An “astrological” affair and a move to America: Why breaking up was the best thing to happen to Fleetwood Mac

Nobody has ever said that being in a rock ‘n’ roll band is a steady profession, but Fleetwood Mac make it seem about as stable as a Jenga set on the San Andreas Faultline. Their lore is so melodramatic that even series like Daisy Jones & The Six barely seem like a parody at all. If anything, you’d have to tone down the reality to offer up a feasible fiction of the band.

Beset by sex, drugs, cults, divorces, feuds, firings, highs, lows, swindlers, misfits and tragedies, the biggest miracle of Fleetwood Mac is that they are still just about kicking around today. Ironically, it is not only this chaotic character that imbues their pop-rock with its awesome drama, but it is also the reason that they survived long enough to make it to the crescendo of Rumours.

Things were always nearly falling apart for the band. They were born from the break-up of John Mayall and The Bluesbreakers and teetered on the brink of their own one right up until the present. However, it was the brief time when they actually did call it a day that led to their most successful period.

In 1973, the band were six years into their journey. It had been a time filled with enough musical excellence to grant them kudos, but also enough tragedy to fill a pamphlet on Shakespeare. They had already parted ways with their two main guitarists in 1970 following a disastrous post-gig party in Germany.

“Peter Green and Danny Kirwan both went together to that house in Munich,” their one-time manager Clifford Davis recalls, “Both of them took acid, as I understand. Both of them, as of that day, became seriously mentally ill. It would be too much of a coincidence for it to be anything other than taking drugs, as of that day.”

So, in 1973, they were forced to shore up a degree of stability and brought in Bob Weston on guitar. This turned out to be a bad move. His guitar playing wasn’t the problem, though. The issue was that Weston and Mick Fleetwood’s wife Jenny Boyd, ”Were born within an hour of each other”. From the outside looking in, it remains difficult to see why that would’ve been an issue. However, according to Weston, this happenstance created an “astrological” connection so profound that they simply had to have an affair.

Mick found out, fired Weston, cancelled the tour, and temporarily called a halt to the band.
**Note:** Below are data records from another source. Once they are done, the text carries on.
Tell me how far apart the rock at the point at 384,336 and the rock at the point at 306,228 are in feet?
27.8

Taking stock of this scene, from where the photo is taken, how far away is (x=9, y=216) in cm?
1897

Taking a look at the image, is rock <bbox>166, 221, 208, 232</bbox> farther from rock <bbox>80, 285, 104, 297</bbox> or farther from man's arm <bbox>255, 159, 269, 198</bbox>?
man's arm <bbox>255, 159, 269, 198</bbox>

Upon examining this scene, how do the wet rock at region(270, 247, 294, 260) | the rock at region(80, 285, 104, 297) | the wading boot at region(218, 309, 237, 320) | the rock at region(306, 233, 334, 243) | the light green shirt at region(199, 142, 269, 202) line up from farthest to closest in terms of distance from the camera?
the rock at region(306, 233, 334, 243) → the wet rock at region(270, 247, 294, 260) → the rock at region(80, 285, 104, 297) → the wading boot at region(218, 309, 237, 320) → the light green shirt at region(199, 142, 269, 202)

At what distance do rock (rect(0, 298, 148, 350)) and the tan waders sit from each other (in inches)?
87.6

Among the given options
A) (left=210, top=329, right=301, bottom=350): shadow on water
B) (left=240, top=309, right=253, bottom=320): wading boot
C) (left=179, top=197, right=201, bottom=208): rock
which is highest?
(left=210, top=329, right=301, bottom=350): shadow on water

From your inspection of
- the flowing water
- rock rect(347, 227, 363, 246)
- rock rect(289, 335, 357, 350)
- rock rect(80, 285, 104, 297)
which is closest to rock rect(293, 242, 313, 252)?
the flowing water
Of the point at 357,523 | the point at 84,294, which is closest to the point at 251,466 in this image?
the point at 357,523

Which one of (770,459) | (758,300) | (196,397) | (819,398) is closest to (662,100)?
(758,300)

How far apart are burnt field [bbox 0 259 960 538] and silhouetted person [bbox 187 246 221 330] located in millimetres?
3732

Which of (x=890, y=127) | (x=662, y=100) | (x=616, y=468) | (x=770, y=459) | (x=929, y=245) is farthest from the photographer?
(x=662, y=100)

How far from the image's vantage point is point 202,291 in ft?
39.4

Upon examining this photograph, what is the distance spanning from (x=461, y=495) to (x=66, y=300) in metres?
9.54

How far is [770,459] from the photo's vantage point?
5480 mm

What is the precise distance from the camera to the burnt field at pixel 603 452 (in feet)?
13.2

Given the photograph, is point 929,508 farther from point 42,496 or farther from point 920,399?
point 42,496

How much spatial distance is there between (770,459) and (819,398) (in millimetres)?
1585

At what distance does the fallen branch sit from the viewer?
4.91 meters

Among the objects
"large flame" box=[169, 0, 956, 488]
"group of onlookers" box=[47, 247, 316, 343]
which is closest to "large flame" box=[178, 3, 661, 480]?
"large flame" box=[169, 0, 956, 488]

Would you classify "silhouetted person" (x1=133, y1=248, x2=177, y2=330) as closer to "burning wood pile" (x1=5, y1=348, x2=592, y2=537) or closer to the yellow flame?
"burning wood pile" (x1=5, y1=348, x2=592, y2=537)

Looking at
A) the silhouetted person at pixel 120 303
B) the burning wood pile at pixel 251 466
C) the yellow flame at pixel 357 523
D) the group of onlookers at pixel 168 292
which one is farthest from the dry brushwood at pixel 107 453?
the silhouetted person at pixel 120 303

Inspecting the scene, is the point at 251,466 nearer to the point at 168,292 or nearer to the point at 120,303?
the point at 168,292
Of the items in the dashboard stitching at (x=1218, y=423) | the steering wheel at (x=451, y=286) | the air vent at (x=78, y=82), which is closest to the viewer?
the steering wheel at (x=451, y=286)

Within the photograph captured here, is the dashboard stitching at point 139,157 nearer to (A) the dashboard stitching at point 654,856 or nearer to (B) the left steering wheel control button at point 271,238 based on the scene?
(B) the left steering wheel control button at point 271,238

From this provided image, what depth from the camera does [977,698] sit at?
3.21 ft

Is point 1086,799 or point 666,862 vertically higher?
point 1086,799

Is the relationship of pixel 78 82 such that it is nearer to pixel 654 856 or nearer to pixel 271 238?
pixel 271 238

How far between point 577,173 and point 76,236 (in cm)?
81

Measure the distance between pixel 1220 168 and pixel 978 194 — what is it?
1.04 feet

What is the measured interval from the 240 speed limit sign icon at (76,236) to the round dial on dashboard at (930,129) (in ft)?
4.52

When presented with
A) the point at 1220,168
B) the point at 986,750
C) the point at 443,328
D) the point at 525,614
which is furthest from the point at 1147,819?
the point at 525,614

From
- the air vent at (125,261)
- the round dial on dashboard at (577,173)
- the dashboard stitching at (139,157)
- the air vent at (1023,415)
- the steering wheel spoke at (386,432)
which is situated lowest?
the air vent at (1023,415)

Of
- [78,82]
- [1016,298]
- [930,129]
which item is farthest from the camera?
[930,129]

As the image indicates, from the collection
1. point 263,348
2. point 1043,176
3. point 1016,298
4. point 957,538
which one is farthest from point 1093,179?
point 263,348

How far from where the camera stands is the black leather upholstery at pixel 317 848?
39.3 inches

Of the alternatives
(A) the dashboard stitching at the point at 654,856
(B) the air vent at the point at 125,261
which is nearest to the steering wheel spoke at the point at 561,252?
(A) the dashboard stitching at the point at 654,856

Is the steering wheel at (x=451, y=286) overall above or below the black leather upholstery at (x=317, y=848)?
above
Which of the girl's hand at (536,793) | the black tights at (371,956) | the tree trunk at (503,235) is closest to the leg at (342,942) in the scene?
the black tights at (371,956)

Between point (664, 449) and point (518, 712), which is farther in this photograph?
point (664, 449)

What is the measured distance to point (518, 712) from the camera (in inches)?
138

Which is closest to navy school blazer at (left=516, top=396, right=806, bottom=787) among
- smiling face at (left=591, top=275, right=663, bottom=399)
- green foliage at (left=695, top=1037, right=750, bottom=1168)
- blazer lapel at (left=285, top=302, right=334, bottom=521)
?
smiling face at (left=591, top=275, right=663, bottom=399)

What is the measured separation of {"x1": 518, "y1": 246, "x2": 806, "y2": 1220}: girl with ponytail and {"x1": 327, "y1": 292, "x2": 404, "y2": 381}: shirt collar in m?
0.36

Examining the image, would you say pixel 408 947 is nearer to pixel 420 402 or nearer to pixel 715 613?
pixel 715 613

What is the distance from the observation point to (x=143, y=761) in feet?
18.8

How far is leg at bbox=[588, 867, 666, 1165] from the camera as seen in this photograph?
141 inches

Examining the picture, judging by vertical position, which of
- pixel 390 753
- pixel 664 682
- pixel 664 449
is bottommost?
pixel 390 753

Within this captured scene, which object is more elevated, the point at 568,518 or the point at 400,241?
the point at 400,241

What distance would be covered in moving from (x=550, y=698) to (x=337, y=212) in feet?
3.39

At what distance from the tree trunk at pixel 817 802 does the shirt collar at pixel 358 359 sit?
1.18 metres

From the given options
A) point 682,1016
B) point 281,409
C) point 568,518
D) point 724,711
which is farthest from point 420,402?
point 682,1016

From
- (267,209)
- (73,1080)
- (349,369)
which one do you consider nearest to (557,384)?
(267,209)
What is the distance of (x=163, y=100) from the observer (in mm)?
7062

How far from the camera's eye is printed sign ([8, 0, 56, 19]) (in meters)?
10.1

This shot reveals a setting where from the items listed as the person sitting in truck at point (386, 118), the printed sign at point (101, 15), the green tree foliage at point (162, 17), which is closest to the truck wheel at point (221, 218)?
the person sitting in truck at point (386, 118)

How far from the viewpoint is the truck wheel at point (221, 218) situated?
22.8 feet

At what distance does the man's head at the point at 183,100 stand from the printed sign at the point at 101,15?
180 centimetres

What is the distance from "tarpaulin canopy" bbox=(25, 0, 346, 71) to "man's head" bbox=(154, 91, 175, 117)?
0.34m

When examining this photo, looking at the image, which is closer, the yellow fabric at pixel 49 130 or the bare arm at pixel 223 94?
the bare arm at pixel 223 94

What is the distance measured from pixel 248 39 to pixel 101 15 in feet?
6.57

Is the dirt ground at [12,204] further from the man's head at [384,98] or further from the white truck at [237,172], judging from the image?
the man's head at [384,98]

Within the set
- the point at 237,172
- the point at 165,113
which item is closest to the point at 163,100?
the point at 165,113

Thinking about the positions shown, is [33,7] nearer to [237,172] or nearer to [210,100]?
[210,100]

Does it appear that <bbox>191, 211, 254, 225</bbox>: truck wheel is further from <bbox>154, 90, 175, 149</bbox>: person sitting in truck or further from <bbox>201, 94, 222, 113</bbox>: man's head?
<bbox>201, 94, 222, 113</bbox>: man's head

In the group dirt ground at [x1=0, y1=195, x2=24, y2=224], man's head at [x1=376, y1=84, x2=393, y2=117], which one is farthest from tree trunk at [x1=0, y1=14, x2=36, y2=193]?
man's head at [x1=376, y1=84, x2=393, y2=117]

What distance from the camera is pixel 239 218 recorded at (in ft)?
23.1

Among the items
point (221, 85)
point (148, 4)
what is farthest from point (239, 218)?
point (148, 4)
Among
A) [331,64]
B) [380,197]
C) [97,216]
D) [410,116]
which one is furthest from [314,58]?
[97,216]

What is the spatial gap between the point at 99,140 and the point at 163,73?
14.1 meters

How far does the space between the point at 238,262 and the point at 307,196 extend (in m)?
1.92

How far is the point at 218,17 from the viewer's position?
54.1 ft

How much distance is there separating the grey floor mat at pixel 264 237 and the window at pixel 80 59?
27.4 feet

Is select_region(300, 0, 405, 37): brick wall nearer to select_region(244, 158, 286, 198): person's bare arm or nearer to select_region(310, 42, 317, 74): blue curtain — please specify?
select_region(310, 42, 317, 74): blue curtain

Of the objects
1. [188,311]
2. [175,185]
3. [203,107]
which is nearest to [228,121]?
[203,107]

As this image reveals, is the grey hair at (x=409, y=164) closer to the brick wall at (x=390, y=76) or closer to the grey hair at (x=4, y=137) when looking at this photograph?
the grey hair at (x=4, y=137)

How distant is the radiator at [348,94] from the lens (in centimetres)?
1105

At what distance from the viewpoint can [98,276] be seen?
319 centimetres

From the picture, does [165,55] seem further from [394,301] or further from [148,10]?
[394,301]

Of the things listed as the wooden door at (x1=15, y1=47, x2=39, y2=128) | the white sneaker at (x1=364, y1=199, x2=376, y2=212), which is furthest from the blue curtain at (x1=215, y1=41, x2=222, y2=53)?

He had had enough. He had seen Peter Green and Danny Kirwan lose themselves to drugs. Jeremy Spencer fled mid-tour to join a cult, and now his wife was riding Weston because they shared a birthday. Meanwhile, the hits were waning, the money was drying up, and substances were flying around like an explosion at Johnson & Johnson.

It was time for Mick to hang up his top hat. Everything went very quiet until 1974. With so many members coming and going in their seven years as a band, the contractual question of ‘Who owns Fleetwood Mac?’ came to the fore when the drummer looked to settle up.

Who owns Fleetwood Mac?

Manager Clifford Davis said, “This band has always been my band,” while the band themselves said that he had the matter the wrong way around: the band will always be the band, and he will very shortly not be their manager. With the legal arm wrestle ongoing, the band thought that if they were fighting for their name (literally), then they may as well reform. So they did, moved to America, signed to Warner Bros., and eventually settled out of court with Davis four years later.

Ironically, this legal struggle over their existence ensured that they survived the body blow of Weston and got back on the horse. Mick Fleetwood’s thinking seemed to be that if they were cursed to the extent that retirement still seemed to bring about its own set of problems, then they may as well embrace the fact that chaos will always follow them. It took the low point of this brutal realisation for the group to fully realise their appeal beyond the music. So, they put out an ad, Buckingham & Nicks answered, and the rest is history.